**REQUIRED TASK**
Update the records below by changing each "yellow-green puffer jacket" to "yellow-green down jacket" and keeping everything else the same. Leave the pictures out of your answer.

**RECORDS SHOWN**
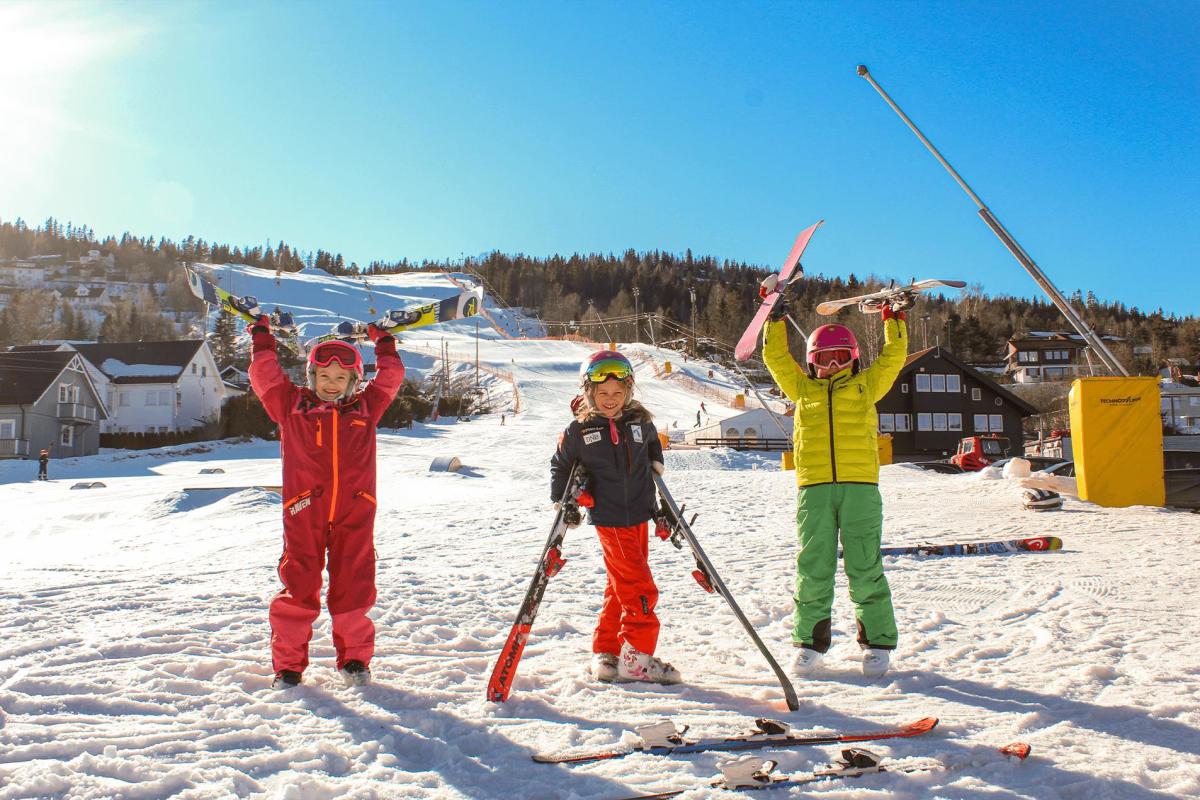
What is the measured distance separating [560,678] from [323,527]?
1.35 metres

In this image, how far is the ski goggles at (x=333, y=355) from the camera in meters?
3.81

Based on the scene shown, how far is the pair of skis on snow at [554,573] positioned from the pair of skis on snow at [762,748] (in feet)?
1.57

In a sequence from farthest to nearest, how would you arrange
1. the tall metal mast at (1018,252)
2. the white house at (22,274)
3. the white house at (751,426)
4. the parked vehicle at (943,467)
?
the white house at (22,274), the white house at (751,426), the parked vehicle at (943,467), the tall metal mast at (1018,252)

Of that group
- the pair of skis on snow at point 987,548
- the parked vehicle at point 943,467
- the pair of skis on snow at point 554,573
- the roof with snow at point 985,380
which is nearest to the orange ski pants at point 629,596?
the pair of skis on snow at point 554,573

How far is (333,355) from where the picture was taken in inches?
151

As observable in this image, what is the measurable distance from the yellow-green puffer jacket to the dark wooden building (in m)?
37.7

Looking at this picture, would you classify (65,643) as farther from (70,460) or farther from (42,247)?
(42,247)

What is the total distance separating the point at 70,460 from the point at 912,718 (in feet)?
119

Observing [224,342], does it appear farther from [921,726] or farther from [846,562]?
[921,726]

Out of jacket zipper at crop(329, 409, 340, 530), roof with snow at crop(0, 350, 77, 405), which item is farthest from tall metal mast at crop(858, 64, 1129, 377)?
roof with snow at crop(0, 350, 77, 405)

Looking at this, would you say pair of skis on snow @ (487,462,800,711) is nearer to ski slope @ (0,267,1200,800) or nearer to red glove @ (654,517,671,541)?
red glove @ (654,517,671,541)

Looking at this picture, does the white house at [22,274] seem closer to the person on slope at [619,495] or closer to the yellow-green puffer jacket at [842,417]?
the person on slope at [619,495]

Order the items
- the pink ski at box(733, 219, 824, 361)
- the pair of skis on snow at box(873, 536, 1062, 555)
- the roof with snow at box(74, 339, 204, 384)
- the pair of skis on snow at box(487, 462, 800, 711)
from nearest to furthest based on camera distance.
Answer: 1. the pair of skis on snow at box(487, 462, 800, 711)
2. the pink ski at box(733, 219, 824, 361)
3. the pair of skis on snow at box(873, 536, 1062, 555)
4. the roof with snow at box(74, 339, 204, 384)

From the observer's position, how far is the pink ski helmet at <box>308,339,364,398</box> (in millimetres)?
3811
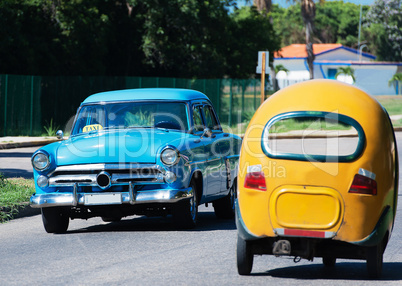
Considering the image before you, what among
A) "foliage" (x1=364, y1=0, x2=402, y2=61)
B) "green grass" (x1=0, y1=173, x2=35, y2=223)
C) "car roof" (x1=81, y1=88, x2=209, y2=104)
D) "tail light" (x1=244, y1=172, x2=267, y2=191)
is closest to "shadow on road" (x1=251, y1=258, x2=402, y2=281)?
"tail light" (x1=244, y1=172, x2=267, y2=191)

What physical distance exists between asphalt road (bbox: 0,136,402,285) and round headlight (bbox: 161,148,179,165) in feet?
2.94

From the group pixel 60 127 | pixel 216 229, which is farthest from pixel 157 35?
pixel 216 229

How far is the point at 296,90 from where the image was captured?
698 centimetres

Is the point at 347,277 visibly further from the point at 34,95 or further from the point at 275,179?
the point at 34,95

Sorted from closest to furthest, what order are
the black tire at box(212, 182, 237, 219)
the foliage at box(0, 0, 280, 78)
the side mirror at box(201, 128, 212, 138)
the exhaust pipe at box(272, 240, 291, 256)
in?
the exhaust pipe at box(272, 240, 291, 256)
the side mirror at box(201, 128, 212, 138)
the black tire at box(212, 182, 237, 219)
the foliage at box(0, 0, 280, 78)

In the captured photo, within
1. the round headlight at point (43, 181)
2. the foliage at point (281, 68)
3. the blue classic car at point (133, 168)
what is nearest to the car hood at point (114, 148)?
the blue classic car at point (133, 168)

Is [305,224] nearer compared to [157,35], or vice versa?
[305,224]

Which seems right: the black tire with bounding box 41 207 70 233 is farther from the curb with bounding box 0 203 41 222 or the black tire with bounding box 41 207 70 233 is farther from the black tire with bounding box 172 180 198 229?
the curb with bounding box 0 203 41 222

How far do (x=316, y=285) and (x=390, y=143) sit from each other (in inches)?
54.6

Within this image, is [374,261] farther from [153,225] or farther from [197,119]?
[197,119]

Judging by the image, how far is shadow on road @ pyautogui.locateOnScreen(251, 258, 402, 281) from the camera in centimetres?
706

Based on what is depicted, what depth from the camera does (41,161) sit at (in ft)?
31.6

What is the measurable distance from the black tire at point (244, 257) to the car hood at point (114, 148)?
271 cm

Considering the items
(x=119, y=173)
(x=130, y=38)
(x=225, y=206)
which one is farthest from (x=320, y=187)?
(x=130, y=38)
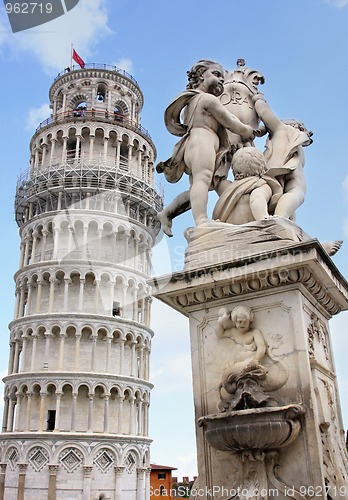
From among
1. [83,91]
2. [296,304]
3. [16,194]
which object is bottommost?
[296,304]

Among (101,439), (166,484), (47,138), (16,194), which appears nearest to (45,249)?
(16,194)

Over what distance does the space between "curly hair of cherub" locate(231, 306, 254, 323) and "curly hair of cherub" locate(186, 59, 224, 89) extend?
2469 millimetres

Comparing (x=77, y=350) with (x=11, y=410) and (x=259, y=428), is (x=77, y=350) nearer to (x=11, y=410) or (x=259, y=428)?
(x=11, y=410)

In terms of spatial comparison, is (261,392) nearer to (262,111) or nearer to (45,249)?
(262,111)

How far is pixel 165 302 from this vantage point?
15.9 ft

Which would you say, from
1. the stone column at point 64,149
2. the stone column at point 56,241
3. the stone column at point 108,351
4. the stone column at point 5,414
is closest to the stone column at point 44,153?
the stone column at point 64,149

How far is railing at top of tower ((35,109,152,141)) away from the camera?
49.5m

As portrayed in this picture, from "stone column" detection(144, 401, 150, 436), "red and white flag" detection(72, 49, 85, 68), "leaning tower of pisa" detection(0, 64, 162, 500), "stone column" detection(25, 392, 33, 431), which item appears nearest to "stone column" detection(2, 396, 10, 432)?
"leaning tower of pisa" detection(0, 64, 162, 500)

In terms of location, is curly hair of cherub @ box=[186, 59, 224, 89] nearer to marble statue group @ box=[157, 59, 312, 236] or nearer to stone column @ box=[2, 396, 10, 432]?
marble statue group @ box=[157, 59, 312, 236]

**CORRECT RESPONSE**
What is the measured distance separating [560,678] from [323,527]?
1.35 metres

In this image, how far is the ski goggles at (x=333, y=355) from the camera in meters?
3.81

Based on the scene shown, how far is the pair of skis on snow at [554,573] positioned from the pair of skis on snow at [762,748] (in feet)?
1.57

In a sequence from farthest to nearest, how would you arrange
1. the tall metal mast at (1018,252)
2. the white house at (22,274)
3. the white house at (751,426)
4. the parked vehicle at (943,467)
?
the white house at (22,274), the white house at (751,426), the parked vehicle at (943,467), the tall metal mast at (1018,252)

Of that group
- the pair of skis on snow at point 987,548
- the parked vehicle at point 943,467
- the pair of skis on snow at point 554,573
- the roof with snow at point 985,380
which is nearest to the orange ski pants at point 629,596?
the pair of skis on snow at point 554,573

How far is (333,355) from where the picture was taken in inches?
151

As observable in this image, what is the measurable distance from the yellow-green down jacket to the dark wooden building (in m)?
37.7

Looking at this picture, would you classify (65,643) as farther from (70,460) or farther from (42,247)?
(42,247)

What is the total distance separating the point at 70,460 from the point at 912,718 (in feet)?
119

Observing [224,342], does it appear farther from [921,726] or farther from [846,562]?
[921,726]

Out of jacket zipper at crop(329, 409, 340, 530), roof with snow at crop(0, 350, 77, 405), which item is farthest from tall metal mast at crop(858, 64, 1129, 377)?
roof with snow at crop(0, 350, 77, 405)

Looking at this, would you say pair of skis on snow @ (487,462,800,711) is nearer to ski slope @ (0,267,1200,800) or nearer to red glove @ (654,517,671,541)?
red glove @ (654,517,671,541)

Looking at this picture, does the white house at [22,274] seem closer to the person on slope at [619,495] or closer to the yellow-green down jacket at [842,417]?
the person on slope at [619,495]

Order the items
- the pink ski at box(733, 219, 824, 361)
- the pair of skis on snow at box(873, 536, 1062, 555)
- the roof with snow at box(74, 339, 204, 384)
- the pair of skis on snow at box(487, 462, 800, 711)
from nearest to furthest based on camera distance.
Answer: 1. the pair of skis on snow at box(487, 462, 800, 711)
2. the pink ski at box(733, 219, 824, 361)
3. the pair of skis on snow at box(873, 536, 1062, 555)
4. the roof with snow at box(74, 339, 204, 384)

From the observer's position, how far is the pink ski helmet at <box>308,339,364,398</box> (in millimetres)?
3811
Considering the image before you, what among
A) "foliage" (x1=364, y1=0, x2=402, y2=61)
B) "green grass" (x1=0, y1=173, x2=35, y2=223)
C) "car roof" (x1=81, y1=88, x2=209, y2=104)
D) "tail light" (x1=244, y1=172, x2=267, y2=191)
is closest to "shadow on road" (x1=251, y1=258, x2=402, y2=281)?
"tail light" (x1=244, y1=172, x2=267, y2=191)

What physical distance exists between asphalt road (bbox: 0,136,402,285) and round headlight (bbox: 161,148,179,165) in feet?
2.94

From the group pixel 60 127 | pixel 216 229, which is farthest from pixel 157 35?
pixel 216 229

How far is the point at 296,90 from where the image was captured?
698 centimetres

Is the point at 347,277 visibly further from the point at 34,95 or further from the point at 275,179?
the point at 34,95

Sorted from closest to furthest, what order are
the black tire at box(212, 182, 237, 219)
the foliage at box(0, 0, 280, 78)
the side mirror at box(201, 128, 212, 138)
the exhaust pipe at box(272, 240, 291, 256)
in?
the exhaust pipe at box(272, 240, 291, 256)
the side mirror at box(201, 128, 212, 138)
the black tire at box(212, 182, 237, 219)
the foliage at box(0, 0, 280, 78)

In the captured photo, within
1. the round headlight at point (43, 181)
2. the foliage at point (281, 68)
3. the blue classic car at point (133, 168)
what is nearest to the car hood at point (114, 148)?
the blue classic car at point (133, 168)

Is [305,224] nearer compared to [157,35], or vice versa?
[305,224]

Which seems right: the black tire with bounding box 41 207 70 233 is farther from the curb with bounding box 0 203 41 222 or the black tire with bounding box 41 207 70 233 is farther from the black tire with bounding box 172 180 198 229?
the curb with bounding box 0 203 41 222

How far do (x=316, y=285) and (x=390, y=143) sit from each other (in inches)?
54.6

Within this image, is [374,261] farther from [153,225] or farther from [197,119]?
[197,119]

Judging by the image, how far is shadow on road @ pyautogui.locateOnScreen(251, 258, 402, 281) from the camera in centimetres?
706

Based on what is depicted, what depth from the camera does (41,161) sit at (in ft)?
31.6

What is the measurable distance from the black tire at point (244, 257) to the car hood at point (114, 148)?
271 cm

Considering the items
(x=119, y=173)
(x=130, y=38)
(x=225, y=206)
which one is farthest from (x=320, y=187)?
(x=130, y=38)
From among
1. [83,91]
2. [296,304]
3. [16,194]
which object is bottommost?
[296,304]

Among (101,439), (166,484), (47,138), (16,194), which appears nearest to (45,249)?
(16,194)

Over what distance does the space between "curly hair of cherub" locate(231, 306, 254, 323) and "curly hair of cherub" locate(186, 59, 224, 89) extend?
2469 millimetres

Comparing (x=77, y=350) with (x=11, y=410) and (x=259, y=428), is (x=77, y=350) nearer to (x=11, y=410) or (x=259, y=428)?
(x=11, y=410)

In terms of spatial comparison, is (261,392) nearer to (262,111) or nearer to (45,249)?
(262,111)

How far is pixel 165 302 from this vantage point?
15.9 ft

Which would you say, from
1. the stone column at point 64,149
2. the stone column at point 56,241
3. the stone column at point 108,351
4. the stone column at point 5,414
is closest to the stone column at point 44,153?
the stone column at point 64,149

How far is railing at top of tower ((35,109,152,141)) away from the camera?
49.5m

As portrayed in this picture, from "stone column" detection(144, 401, 150, 436), "red and white flag" detection(72, 49, 85, 68), "leaning tower of pisa" detection(0, 64, 162, 500), "stone column" detection(25, 392, 33, 431), which item appears nearest to "stone column" detection(2, 396, 10, 432)?
"leaning tower of pisa" detection(0, 64, 162, 500)

In terms of location, is curly hair of cherub @ box=[186, 59, 224, 89] nearer to marble statue group @ box=[157, 59, 312, 236] or nearer to stone column @ box=[2, 396, 10, 432]?
marble statue group @ box=[157, 59, 312, 236]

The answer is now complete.